Everybody in the school has a shared responsibility to secure any sensitive information used in their day to day professional duties and even staff not directly involved in data handling should be made aware of the risks and threats and how to minimise them.
This policy is inclusive of both fixed and mobile internet; technologies provided by the school (such as PCs, laptops, personal digital assistants (PDAs), tablets, webcams, whiteboards, voting systems, digital video equipment, etc); and technologies owned by pupils and staff, but brought onto school premises (such as laptops, mobile phones, camera phones, PDAs and portable media players, etc).
The schools work to the recommendations set out in WMnet E-Safety Framework, this framework complimenting the BECTA ICT Self Review Framework and OfSTEDs Self Evaluation Framework.
It is currently working towards the roll out of encryption technologies across all of its ICT hardware and software.
The policy will be amended if new technologies are adopted or Central Government change the guidance in any way.
The school will never publish photographs of, or name, individual children without prior parent/carer consent. It will only publish back or side on photographs only even if parents/carers consent, whether this be on the school website, on Bgfl or on other internet sites.
The school will comply with LA Policy on acceptable use of the internet, as set down in the Birmingham LA Policy document. The copyright of material will be respected by all users of the school network.
The school will exclusively use the filtered service provider BGfL for internet access.
Pupils must only access the internet while under direct supervision from a member of staff.
Internet Access and Use
Under no circumstances whatsoever should sites containing inappropriate or undesirable information to be accessed. If a member of staff becomes inadvertently connected to such a site, he or she should disconnect immediately and notify their line manager who must notify the Head Teacher. Any inappropriate material discovered must be reported immediately.
Deliberate access to inappropriate materials by any user will lead to the incident being logged; investigation by the Head Teacher/ LA: disciplinary procedures being invoked; possible immediate suspension which may lead to dismissal and involvement of police for very serious offences
Staff should be aware that the computer will maintain a history of sites visited.

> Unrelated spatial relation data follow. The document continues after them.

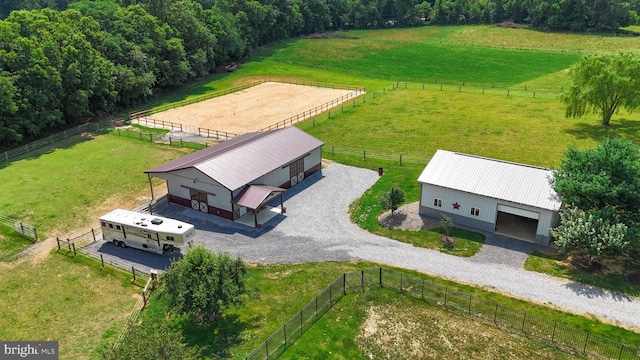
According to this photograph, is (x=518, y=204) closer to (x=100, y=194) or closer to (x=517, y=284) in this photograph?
(x=517, y=284)

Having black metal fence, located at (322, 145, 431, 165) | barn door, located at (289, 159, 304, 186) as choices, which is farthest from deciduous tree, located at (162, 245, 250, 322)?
black metal fence, located at (322, 145, 431, 165)

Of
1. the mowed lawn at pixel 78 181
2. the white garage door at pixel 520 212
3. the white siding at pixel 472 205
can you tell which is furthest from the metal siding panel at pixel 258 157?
the white garage door at pixel 520 212

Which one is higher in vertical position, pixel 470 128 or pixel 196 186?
pixel 196 186

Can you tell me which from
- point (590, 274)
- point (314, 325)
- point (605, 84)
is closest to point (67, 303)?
point (314, 325)

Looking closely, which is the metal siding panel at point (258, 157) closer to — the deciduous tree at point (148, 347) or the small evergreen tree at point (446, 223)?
the small evergreen tree at point (446, 223)

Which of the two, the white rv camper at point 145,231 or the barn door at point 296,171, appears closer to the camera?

Personal use by staff of the internet is not permitted.
General Security Overview
The School gives relevant staff only access to its Management Information System, with a unique ID and password.
It is the responsibility of everyone to keep passwords secure.
Staff should be aware of their responsibility when accessing school data. If they are unclear then they should ask and not wait until the next routine refresher training.
Staff have access to the relevant guidance documents and this policy is in the staffroom policy folder and also upon request from the school office.
The school has identified Senior Information Risk Owner (SIRO) and Asset Information Owner(s) (AIO) in school. The SIRO is the Head Teacher and all other leadership team members, therapists and assistants, office staff and teachers are AIOs as they hold pupil specific data and information.
School keeps all school related data secure. This includes all personal, sensitive, confidential or classified data.
Staff should avoid leaving any portable or mobile ICT equipment or removable storage media in unattended vehicles. Where this is not possible they should keep it locked out of sight.
Staff should always carry portable and mobile ICT equipment or removable media as hand luggage, and keep it under your control at all times.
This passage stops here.